[Goal] Return each of the items below verbatim, omitting the pictures from your reply.

--- begin ---

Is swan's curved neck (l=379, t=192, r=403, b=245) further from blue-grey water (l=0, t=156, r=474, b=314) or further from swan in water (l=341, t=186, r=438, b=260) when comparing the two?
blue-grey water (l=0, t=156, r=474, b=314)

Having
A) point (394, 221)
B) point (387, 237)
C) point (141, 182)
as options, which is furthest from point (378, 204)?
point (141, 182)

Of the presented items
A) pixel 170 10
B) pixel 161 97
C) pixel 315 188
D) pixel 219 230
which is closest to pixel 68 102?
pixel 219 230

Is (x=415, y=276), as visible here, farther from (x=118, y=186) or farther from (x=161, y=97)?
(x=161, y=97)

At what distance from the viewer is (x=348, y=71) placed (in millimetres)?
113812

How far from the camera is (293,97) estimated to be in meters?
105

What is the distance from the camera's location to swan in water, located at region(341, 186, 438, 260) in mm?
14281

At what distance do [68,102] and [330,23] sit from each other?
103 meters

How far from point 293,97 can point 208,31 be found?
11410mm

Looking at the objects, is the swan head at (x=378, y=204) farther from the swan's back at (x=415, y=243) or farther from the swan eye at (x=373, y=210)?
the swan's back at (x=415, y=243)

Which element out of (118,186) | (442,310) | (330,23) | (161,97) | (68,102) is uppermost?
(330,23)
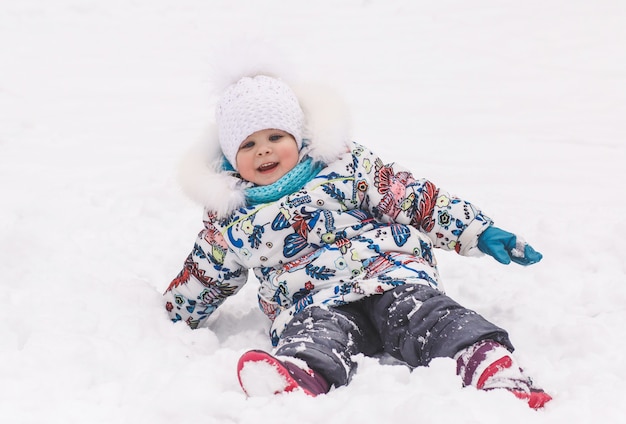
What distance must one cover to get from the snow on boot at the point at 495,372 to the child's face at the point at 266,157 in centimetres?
88

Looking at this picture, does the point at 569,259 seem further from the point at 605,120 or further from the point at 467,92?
the point at 467,92

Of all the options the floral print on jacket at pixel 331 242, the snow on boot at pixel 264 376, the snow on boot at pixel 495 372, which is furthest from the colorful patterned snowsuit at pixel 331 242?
the snow on boot at pixel 264 376

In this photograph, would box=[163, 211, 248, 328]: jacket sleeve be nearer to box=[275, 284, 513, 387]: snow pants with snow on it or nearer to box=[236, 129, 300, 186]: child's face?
box=[236, 129, 300, 186]: child's face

--- end ---

[Output]
Is swan's curved neck (l=379, t=192, r=403, b=245) further from blue-grey water (l=0, t=156, r=474, b=314) or further from swan in water (l=341, t=186, r=438, b=260) when comparing the two?
blue-grey water (l=0, t=156, r=474, b=314)

Having
A) point (394, 221)
B) point (387, 237)
C) point (141, 182)
as options, which is furthest from point (378, 204)?
point (141, 182)

Of the presented items
A) pixel 170 10
B) pixel 161 97
C) pixel 315 188
D) pixel 219 230
which is closest to pixel 68 102?
pixel 219 230

Is (x=415, y=276), as visible here, farther from (x=118, y=186) or farther from (x=161, y=97)?
(x=161, y=97)

At what distance from the viewer is (x=348, y=71) placed (in millimetres)?
113812

How far from the camera is (293,97) estimated to be in meters?
105

What is the distance from the camera's location to swan in water, located at region(341, 186, 438, 260) in mm?
14281

At what distance do [68,102] and [330,23] sit from each other?
103 meters

How far from point 293,97 can point 208,31 be found?
11410mm

Looking at the objects, is the swan head at (x=378, y=204) farther from the swan's back at (x=415, y=243) or farther from the swan eye at (x=373, y=210)?
the swan's back at (x=415, y=243)

Which element out of (118,186) | (442,310) | (330,23) | (161,97) | (68,102) is uppermost?
(330,23)
What distance must one cover to get from the snow on boot at the point at 495,372 to the child's face at the point at 266,157 in centimetres?
88

Looking at this picture, does the point at 569,259 seem further from the point at 605,120 or further from the point at 467,92?
the point at 467,92

Of all the options the floral print on jacket at pixel 331 242, the snow on boot at pixel 264 376, the snow on boot at pixel 495 372, which is furthest from the colorful patterned snowsuit at pixel 331 242?
the snow on boot at pixel 264 376

In this photograph, would box=[163, 211, 248, 328]: jacket sleeve be nearer to box=[275, 284, 513, 387]: snow pants with snow on it or nearer to box=[236, 129, 300, 186]: child's face?
box=[236, 129, 300, 186]: child's face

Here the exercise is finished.